Is there any way to trigger a AWS Lambda function at the end of an AWS Glue job?

O

7

11

Currently I'm using an AWS Glue job to load data into RedShift, but after that load I need to run some data cleansing tasks probably using an AWS Lambda function. Is there any way to trigger a Lambda function at the end of a Glue job? Lambda functions can be triggered using SNS messages, but I couldn't find a way to send an SNS at the end of the Glue job.

Obvert answered 28/2, 2018 at 16:43 Comment(2)

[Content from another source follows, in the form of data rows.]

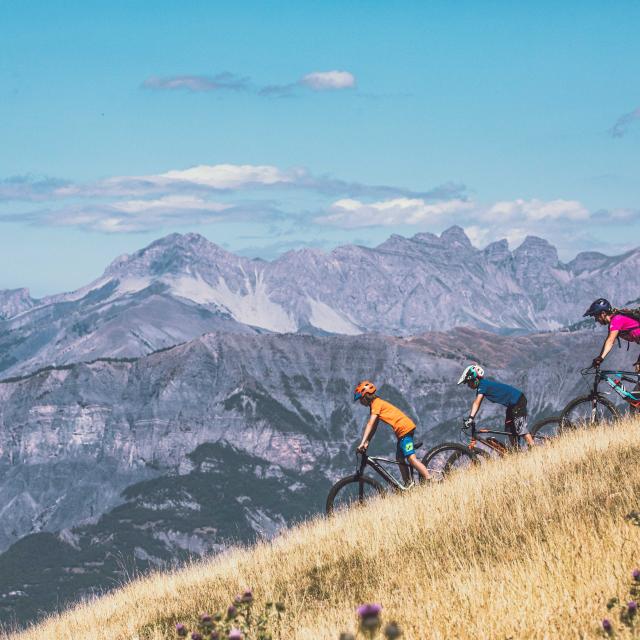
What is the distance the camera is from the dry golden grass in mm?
6422

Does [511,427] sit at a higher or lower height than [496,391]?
lower

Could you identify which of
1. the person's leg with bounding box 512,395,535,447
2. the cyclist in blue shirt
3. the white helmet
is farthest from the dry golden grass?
the white helmet

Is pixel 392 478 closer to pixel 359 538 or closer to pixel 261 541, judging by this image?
pixel 261 541

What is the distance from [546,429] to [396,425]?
492cm

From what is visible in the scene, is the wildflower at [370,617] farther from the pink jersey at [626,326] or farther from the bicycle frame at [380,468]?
the pink jersey at [626,326]

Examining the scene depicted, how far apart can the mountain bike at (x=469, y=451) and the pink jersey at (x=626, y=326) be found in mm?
2499

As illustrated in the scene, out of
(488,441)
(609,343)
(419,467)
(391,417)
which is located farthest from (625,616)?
(488,441)

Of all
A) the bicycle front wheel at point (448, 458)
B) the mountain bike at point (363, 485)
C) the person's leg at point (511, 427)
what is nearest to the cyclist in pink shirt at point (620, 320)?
the person's leg at point (511, 427)

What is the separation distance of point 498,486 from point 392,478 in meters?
3.48

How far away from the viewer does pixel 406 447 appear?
50.6 ft

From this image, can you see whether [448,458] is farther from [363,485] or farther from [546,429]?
[546,429]

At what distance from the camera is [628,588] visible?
632cm

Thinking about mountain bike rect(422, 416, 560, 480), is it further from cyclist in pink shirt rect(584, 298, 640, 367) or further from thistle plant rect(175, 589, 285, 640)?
thistle plant rect(175, 589, 285, 640)

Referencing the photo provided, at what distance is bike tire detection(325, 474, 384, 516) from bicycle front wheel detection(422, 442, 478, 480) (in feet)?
3.54
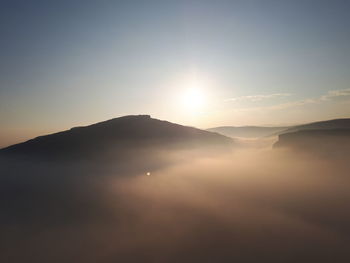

I've not worked with AWS Glue before, but all AWS services create some sorts of event in Cloudwatch. From Cloudwatch I believe you can trigger SNS to invoke your Lambda function – Ulrick 28/2, 2018 at 22:32

If the cleanup can be done by Lambda, why can't it be done with Glue ? A Glue python shell job could be equivalent. – Megillah 26/8, 2020 at 1:53

M

6

No. Currently you can't trigger a lambda function at the end of a Glue job. The reason for this is that this trigger has not yet been provided by AWS in Lambda. If you look at the list of AWS lambda triggers after you create a lambda function, you will see that it has most of AWS services as trigger but not AWS Glue. So, for now, it is not possible but maybe in future.

But I would like to mention that you can actually control the flow of glue scripts using your lambda python script. (I did it using python, I am sure there may be other languages supporting this). My use case was that whenever I upload any object in S3 bucket, it gets lambda function trigger from which I was reading the object file and starting my glue job. And once the status of Glue job was complete, I would write my file back to S3 bucket linked to this Lambda function.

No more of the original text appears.